▶ **What you will do**: Write out everything from the line containing "In terms of" down to the last of the rows below, reproducing each line word for word.

▶ **Available data**:
◇ ◇ ◇ ◇
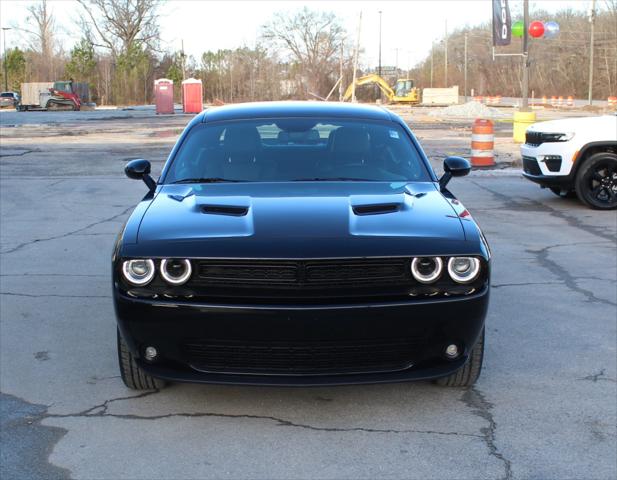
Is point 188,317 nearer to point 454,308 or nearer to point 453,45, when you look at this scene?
point 454,308

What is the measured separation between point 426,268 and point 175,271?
1.16 meters

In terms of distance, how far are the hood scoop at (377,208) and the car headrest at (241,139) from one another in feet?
4.04

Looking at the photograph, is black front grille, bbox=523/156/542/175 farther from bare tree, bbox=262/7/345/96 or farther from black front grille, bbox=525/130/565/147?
bare tree, bbox=262/7/345/96

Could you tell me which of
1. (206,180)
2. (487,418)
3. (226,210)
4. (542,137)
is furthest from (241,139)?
(542,137)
◇ ◇ ◇ ◇
▶ **Result of the exercise**:
In terms of distance, how far are the hood scoop at (377,208) and the car headrest at (241,139) from one another in feet?
4.04

Looking at the photograph, is black front grille, bbox=523/156/542/175 farther from bare tree, bbox=262/7/345/96 or farther from black front grille, bbox=525/130/565/147?
bare tree, bbox=262/7/345/96

Could you tell me which of
1. (206,180)
2. (487,418)
3. (226,210)
4. (542,137)
is furthest from (241,139)?
(542,137)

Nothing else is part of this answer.